Voici une BD drôle et savamment documentée sur le pouvoir des algues – Vincent Doumeizel et Étienne Lécroart, La Révolution des algues. Éd. Futuropolis, 128 p., 2025, 21 €. Vincent Doumeizel est conseiller pour les océans au Pacte mondial des Nations Unies. Il présente ici ses études à la manière d’un reportage journalistique, en grand format et tout en couleurs. Le dessinateur, Étienne Lécroart y excelle dans son art, toujours teinté d’humour. (Lire ici la suite).

La Révolution des algues commence par retracer l’histoire des algues depuis leur apparition il y a 1,5 milliard d’années : les micro-algues rouges et vertes, puis les algues brunes, grandes consommatrices de nitrates et de phosphates. Il existe dans les océans 12 500 espèces d’algues différentes, aux vertus étonnantes.

Les algues ont largement participé à la nourriture des humains pendant des milliers d’années et jusqu’au début du Moyen-Âge, en Europe, en Afrique, en Asie. Si les Vikings ont tenu le coup dans leurs expéditions, c’est grâce à la pêche d’algues marines, riches en vitamine C et en oméga-3. Nos Anciens avaient repéré le bénéfice de ces légumes de mer pour soigner le déficit en iode, les dysfonctionnements de la thyroïde et les troubles de la digestion. Aujourd’hui, il serait envisageable de remplacer le plastique par des composés d’algues pour fabriquer de la peinture, de la colle et de nombreux objets du quotidien. Les algues ont aussi un extraordinaire pouvoir de captation du CO2. Si elles étaient protégées et cultivées avec intelligence, elles seraient des plus utiles pour lutter contre le dérèglement climatique.
○ ○ ○ ○ ○
_Consigne_. Poursuivez l'extrait consacré à la BD La Révolution des algues en reprenant juste après sa dernière phrase.
○ ○ ○ ○ ○
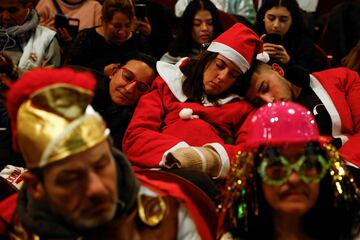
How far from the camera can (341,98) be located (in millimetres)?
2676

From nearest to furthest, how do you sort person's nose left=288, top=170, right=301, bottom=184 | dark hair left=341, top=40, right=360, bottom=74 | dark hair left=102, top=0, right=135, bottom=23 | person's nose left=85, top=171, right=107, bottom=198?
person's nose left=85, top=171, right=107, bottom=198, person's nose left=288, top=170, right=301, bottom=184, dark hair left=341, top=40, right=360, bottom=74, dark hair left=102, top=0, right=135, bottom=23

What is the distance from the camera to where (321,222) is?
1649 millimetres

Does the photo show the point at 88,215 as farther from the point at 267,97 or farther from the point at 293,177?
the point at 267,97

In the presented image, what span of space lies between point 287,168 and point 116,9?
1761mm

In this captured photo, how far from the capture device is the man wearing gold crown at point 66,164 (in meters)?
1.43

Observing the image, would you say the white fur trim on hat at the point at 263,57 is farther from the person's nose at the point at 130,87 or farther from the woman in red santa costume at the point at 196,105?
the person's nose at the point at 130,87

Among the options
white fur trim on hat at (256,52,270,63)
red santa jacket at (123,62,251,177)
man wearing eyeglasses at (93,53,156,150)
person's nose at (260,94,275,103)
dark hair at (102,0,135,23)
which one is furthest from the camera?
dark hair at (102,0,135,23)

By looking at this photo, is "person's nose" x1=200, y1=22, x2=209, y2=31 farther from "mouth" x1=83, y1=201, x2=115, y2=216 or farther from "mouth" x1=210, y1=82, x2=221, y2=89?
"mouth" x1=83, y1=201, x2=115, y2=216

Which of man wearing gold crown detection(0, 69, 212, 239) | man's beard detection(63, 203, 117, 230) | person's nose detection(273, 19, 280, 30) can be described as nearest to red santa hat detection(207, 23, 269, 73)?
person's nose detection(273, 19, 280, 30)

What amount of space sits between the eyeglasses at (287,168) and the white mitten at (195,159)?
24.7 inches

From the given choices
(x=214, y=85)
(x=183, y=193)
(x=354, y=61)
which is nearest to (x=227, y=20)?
○ ○ ○ ○ ○
_Réponse_.
Je lis avec intérêt le point de vue du chercheur sur les algues vertes qui empoisonnent et dénaturent les plages de Bretagne : il nous explique, chiffres à l’appui, comment les lisiers des élevages intensifs de porcs, répandus dans les champs, polluent les sols par infiltration, puis les rivières pour finir en mer. Les phosphates et les nitrates produits en excès empâtent les algues, lesquelles échouent sur les côtes en dégageant cette puanteur caractéristique. Les coupables ne sont donc pas les algues, mais le système agro-industriel.

Des expériences au Japon, aux Philippines ou en Tanzanie montrent qu’il est possible de créer des fermes d’algues ; à condition qu’il s’agisse d’« aquaculture multi trophique intégrée » (AMTI pour les intimes), façon permaculture. Les algues seraient bien meilleures et moins chères que le soja que l’Europe s’évertue à importer.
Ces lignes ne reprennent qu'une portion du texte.